Radikalisme Sengaja Dipelihara

Radikalisme Sengaja Dipelihara
RABU, 12 AGUSTUS 2009 06:34

Setelah sekian lama tiarap, bom kembali diledakkan. Hasil dari memelihara radikalisme?

Pagi itu, Jumat (17/7/09), kawasan Mega Kuningan, Jakarta Selatan, masih sejuk dan segar. Di kawasan inilah Hotel JW Marriot dan The Ritz Carlton berdiri berdampingan. Lalu lintas di pusat bisnis ini pun masih lengang. Tak heran jika di beberapa sudut jalan setapak di kawasan ini, terlihat beberapa orang sedang berolahraga, lari pagi atau jalan cepat.

Jarum jam baru menunjuk angka 07.30 WIB, ketika di JW Lounge, lantai 1 Hotel JW Marriott, suasana sedikit berbeda. Di restoran yang berdekatan dengan lobby hotel ini, berkumpul 18 petinggi perusahaan multinasional dan nasional. Ada Timothy Mackay (Presiden Direktur Holcim Indonesia), Kevin Moore (Presiden Direktur Husky Oil), Dave Potter (Direktur Eksplorasi Freeport Indonesia), Adrianto Machribie (Penasihat Senior Presiden Direktur PT Freeport Indonesia), dan Noke Kiroyan (Presiden Direktur Kiroyan Partners).



Di situ juga bergabung James Castle, mantan Presiden Kamar Dagang Amerika Serikat di Indonesia. Saat ini, ia menjabat chairman dan pendiri Castle Asia, perusahaan konsultan yang didirikan di Jakarta pada 1980. Perusahaan ini bergerak di bidang strategi advokasi kebijakan, proyeksi ekonomi, resiko politik, dan market-entry. Oleh sejumlah kalangan, James Castle dipercaya sebagai pelobi ulung bagi perusahaan asing yang akan atau sedang berinvestasi di Indonesia.

Acara kumpul para eksekutif ini merupakan perhelatan rutin tiap Jumat pagi yang digelar oleh Castle Asia. Sebelum masuk acara utama, yang akan membahas perkembangan bisnis minyak dan pertambangan, para ekspatriat ini beramah tamah sambil sarapan pagi terlebih dulu. Sedianya, pengamat ekonomi Umar Juoro dijadwalkan sebagai pembicara utama, tapi yang bersangkutan berhalangan hadir. Mereka menempati meja panjang dengan 18 kursi.

Acara belum dimulai, para peserta masih menikmati sarapannya sambil menyeruput minuman hangat. Jarum jam menunjuk angka 07.45 WIB, ketika tiba-tiba terdengar ledakan dasyat. Bom pertama meledak di Hotel JW Marriott. Sepuluh menit kemudian, bom juga menghancurkan Lobby Hotel Ritz Carlton yang berdiri bersebelahan dengan JW Marriott.

§ CUPLIKAN DATA:
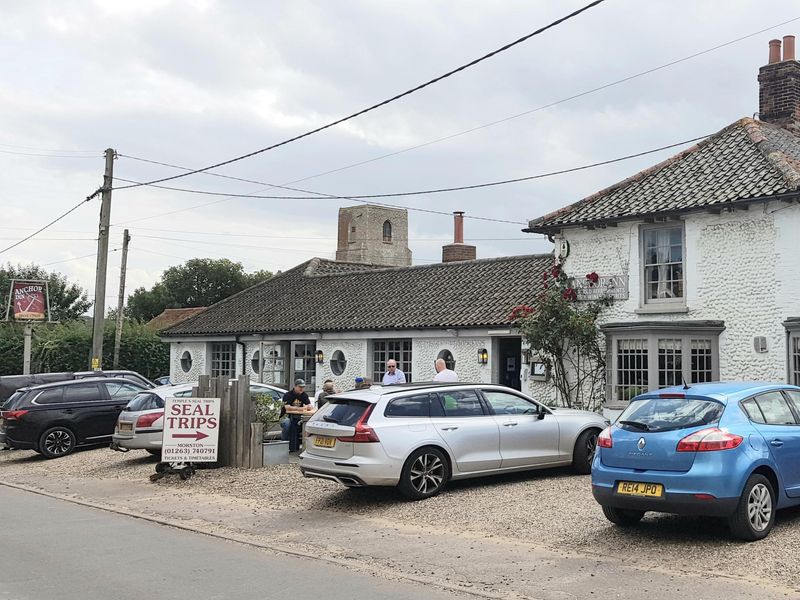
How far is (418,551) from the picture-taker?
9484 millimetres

--

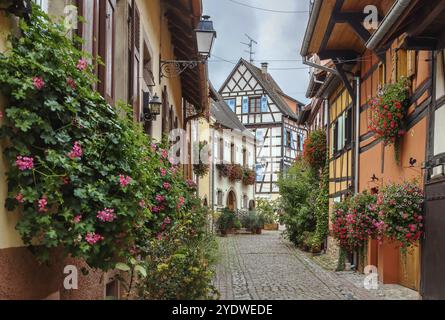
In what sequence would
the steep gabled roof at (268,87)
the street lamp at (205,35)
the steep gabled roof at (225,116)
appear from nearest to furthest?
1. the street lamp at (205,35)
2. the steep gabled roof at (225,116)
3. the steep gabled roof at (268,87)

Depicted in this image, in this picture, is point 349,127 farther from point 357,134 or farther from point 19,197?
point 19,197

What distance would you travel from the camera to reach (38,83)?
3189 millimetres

...

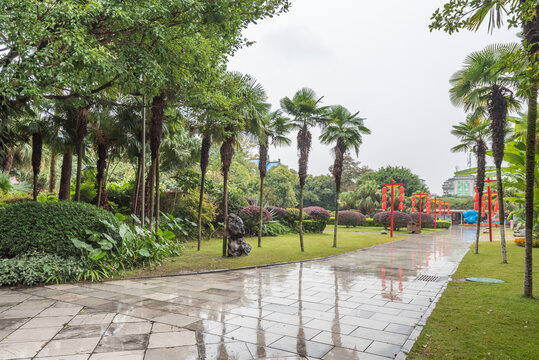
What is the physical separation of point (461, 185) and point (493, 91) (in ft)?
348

§ PETUNJUK TUGAS: Tulis ulang bagian teks tentang ledakan bom di Mega Kuningan, mulai dari kalimat yang memuat "Acara kumpul para" dan berhenti setelah "dengan JW Marriott.". Ganti "meja panjang" dengan "meja bundar".

§ JAWABAN:
Acara kumpul para eksekutif ini merupakan perhelatan rutin tiap Jumat pagi yang digelar oleh Castle Asia. Sebelum masuk acara utama, yang akan membahas perkembangan bisnis minyak dan pertambangan, para ekspatriat ini beramah tamah sambil sarapan pagi terlebih dulu. Sedianya, pengamat ekonomi Umar Juoro dijadwalkan sebagai pembicara utama, tapi yang bersangkutan berhalangan hadir. Mereka menempati meja bundar dengan 18 kursi.

Acara belum dimulai, para peserta masih menikmati sarapannya sambil menyeruput minuman hangat. Jarum jam menunjuk angka 07.45 WIB, ketika tiba-tiba terdengar ledakan dasyat. Bom pertama meledak di Hotel JW Marriott. Sepuluh menit kemudian, bom juga menghancurkan Lobby Hotel Ritz Carlton yang berdiri bersebelahan dengan JW Marriott.